Reinvestment of Rs 1,270 crore raised in public capital by Quess Corp laid the foundation for the two firms, that debuted on the stock markets in twin listing on June 11.

June 11, 2025 / 20:28 IST
Caption: (L-R) Ajit Isaac, Founder and Non-Executive Chairman, Digitide; Kamal Pal Hoda, Chief Financial Officer, Quess Corp Limited, Gurmeet Chahal, Chief Executive Officer, Digitide

Ajit Isaac, the founder and chairman of India's leading business services provider Quess Corp, was back on the podium at the Bombay Stock Exchange (BSE) after nine years, as he commenced the twin listing of demerged entities – IT and engineering services arm Digitide and infrastructure services business Bluspring.

With this, Isaac would become one of the few entrepreneurs to have founded three listed companies in his lifetime.

On ringing the bell, Digitide Solutions listed at Rs 245 per share and closed at Rs 232.75 per share, a 5 percent decline by the end of the market trading hours. Bluspring Solutions, that started trading at Rs 86.95 per share on BSE, closed at about 5.2 percent lower at Rs 82.65 per share.

Speaking at the listing ceremony, Isaac said, "Around nine years ago is when we listed Quess Corp, in the middle of July, we had an issue for about Rs 400 crore, which was oversubscribed 145 times. We listed here at a premium of almost 40%. We came back to markets about 13-14 months later and raised another Rs 870 crore. So combined, we raised about almost Rs 1,270 crore and that money we invested back into business."

########################################

▶ **TASK OBJECTIVE**
Reproduce the excerpt on the Digitide and Bluspring listing between "On ringing the" and "82.65 per share.", inclusive, changing "market trading hours" to "trading session". The entries that follow are separate material and are not connected to the excerpt on the Digitide and Bluspring listing.

▶ **DATASET ENTRIES**
########################################

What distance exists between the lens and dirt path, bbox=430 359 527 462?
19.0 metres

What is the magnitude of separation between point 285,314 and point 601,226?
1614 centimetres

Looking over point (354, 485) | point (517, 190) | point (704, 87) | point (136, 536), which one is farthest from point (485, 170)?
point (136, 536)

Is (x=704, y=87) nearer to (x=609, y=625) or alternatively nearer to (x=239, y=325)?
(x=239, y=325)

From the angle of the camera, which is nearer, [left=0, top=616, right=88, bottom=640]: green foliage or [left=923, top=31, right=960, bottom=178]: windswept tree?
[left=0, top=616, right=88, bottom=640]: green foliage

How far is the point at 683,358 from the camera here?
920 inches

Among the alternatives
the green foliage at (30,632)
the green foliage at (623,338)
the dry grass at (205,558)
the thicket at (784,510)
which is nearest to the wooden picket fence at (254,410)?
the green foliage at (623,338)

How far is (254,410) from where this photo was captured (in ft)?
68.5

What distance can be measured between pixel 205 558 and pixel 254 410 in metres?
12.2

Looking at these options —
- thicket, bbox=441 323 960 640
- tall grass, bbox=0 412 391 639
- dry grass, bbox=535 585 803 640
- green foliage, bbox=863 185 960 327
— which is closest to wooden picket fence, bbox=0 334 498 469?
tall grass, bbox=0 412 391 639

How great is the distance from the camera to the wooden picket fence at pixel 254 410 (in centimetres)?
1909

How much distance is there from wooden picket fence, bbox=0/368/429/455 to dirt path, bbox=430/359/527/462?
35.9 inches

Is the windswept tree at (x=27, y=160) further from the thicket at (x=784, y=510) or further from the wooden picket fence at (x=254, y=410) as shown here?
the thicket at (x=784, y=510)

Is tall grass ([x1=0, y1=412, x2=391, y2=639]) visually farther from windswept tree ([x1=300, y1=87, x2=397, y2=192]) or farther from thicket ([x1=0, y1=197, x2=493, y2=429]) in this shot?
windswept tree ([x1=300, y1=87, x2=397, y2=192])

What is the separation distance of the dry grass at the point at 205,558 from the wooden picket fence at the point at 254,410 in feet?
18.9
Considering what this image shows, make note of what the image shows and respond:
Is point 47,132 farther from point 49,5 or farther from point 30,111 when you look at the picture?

########################################

▶ **COMPLETE ANSWER**
On ringing the bell, Digitide Solutions listed at Rs 245 per share and closed at Rs 232.75 per share, a 5 percent decline by the end of the trading session. Bluspring Solutions, that started trading at Rs 86.95 per share on BSE, closed at about 5.2 percent lower at Rs 82.65 per share.